My understanding is that among the final hurdles to us all basking in the glory that is El Vampiro y El Sexo were the legal efforts of Santo’s son, El Hijo del Santo, who feared that the film, if unearthed, would besmirch his dad’s good name. While I respect his sense of filial duty, having seen the film, I don’t think he has that much to worry about. For one thing, at no point in the film does Santo appear in any actual proximity to a naked woman, making it conceivable -- although I don’t know how likely – that the edits could even have been made without his knowledge. Secondly, when compared to the more conspicuously sleazy Night of the Bloody Apes, El Vampiro y El Sexo comes off as relatively innocent, replacing that film’s troubling misogyny with an adolescent boob fixation that is at worst a little annoying and embarrassing coming from grown men.

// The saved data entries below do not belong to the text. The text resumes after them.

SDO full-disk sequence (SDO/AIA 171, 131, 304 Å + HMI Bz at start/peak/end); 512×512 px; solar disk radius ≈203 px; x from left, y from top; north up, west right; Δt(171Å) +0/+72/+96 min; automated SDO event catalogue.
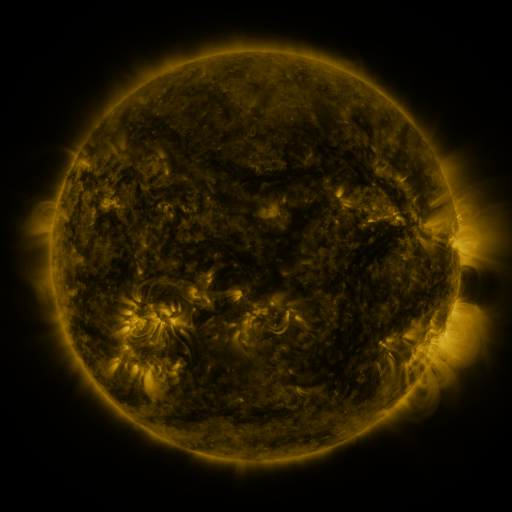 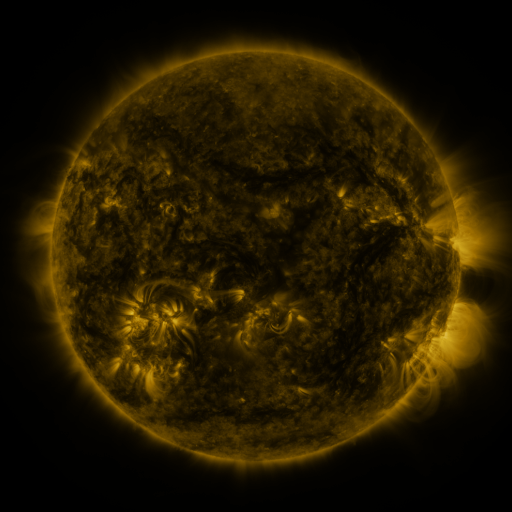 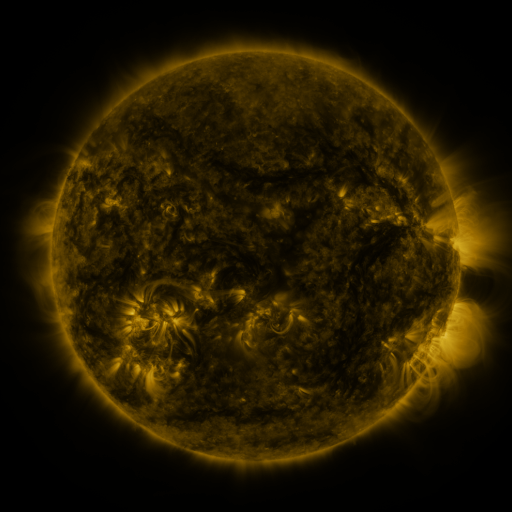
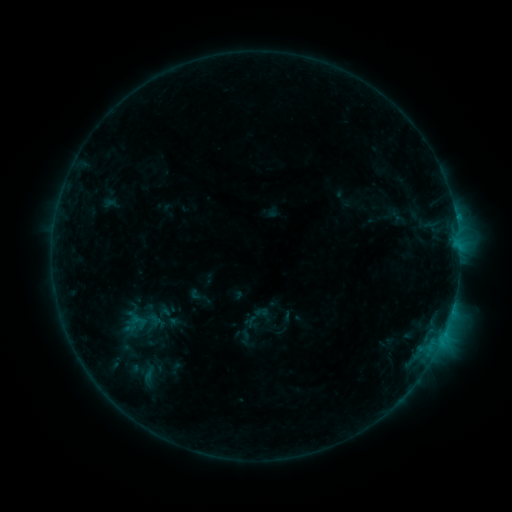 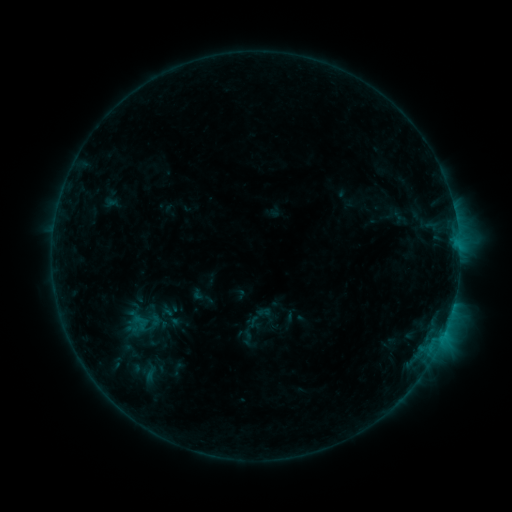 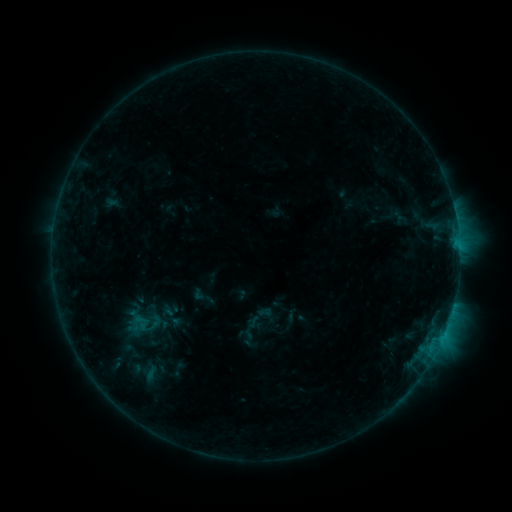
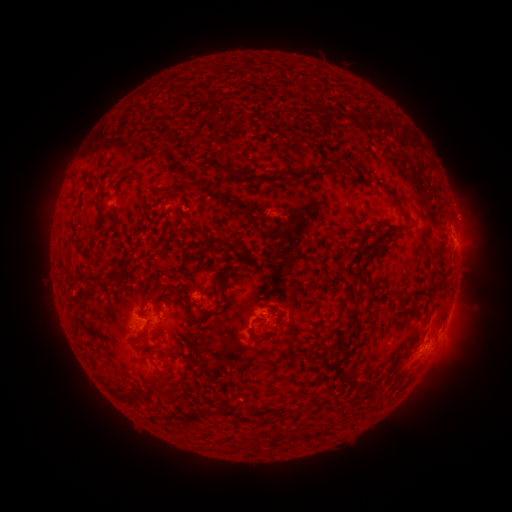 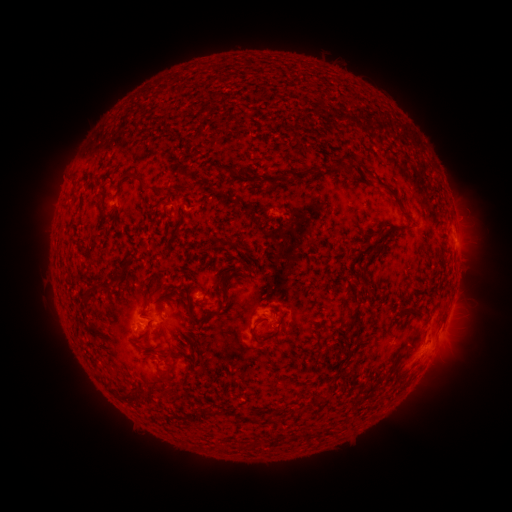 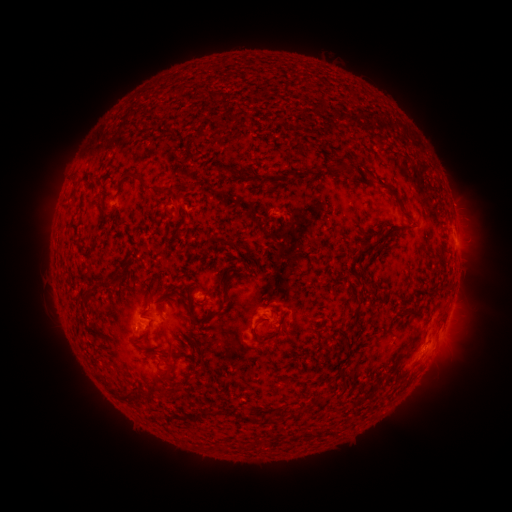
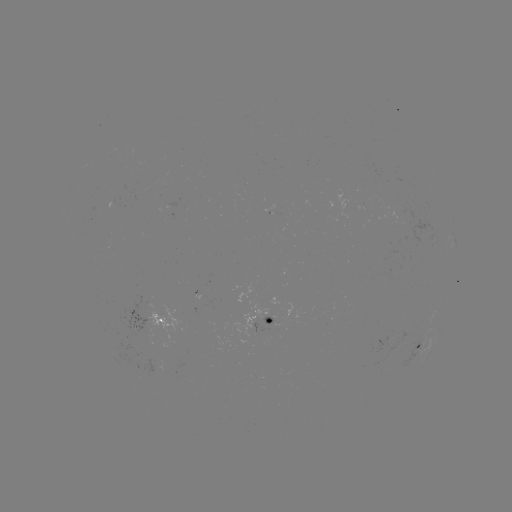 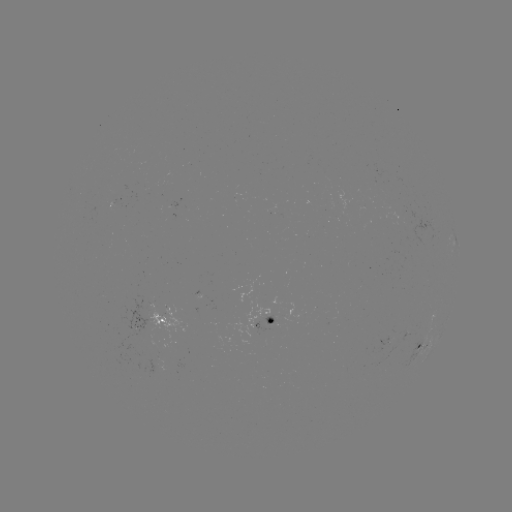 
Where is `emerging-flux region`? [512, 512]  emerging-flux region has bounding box [401, 330, 411, 342].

As for me, while calking some of the cracks in my Santo scholarship, finally seeing El Vampiro y El Sexo didn’t turn out to be much of a touchstone event, though I’m nonetheless glad to have it behind me. Granted, more such lucha films turned sexo are rumored to exist, which means I might be treading this ground again sooner than good sense would recommend.

1 comment:

Darius Whiteplume said...

I just noticed this one on YouTube while trying to find "Santo contra los Monstrous" (which seems to have vanished from there). Nice review. I'll have to come back, as no halbla Español. I like to see how much I can figure out by context.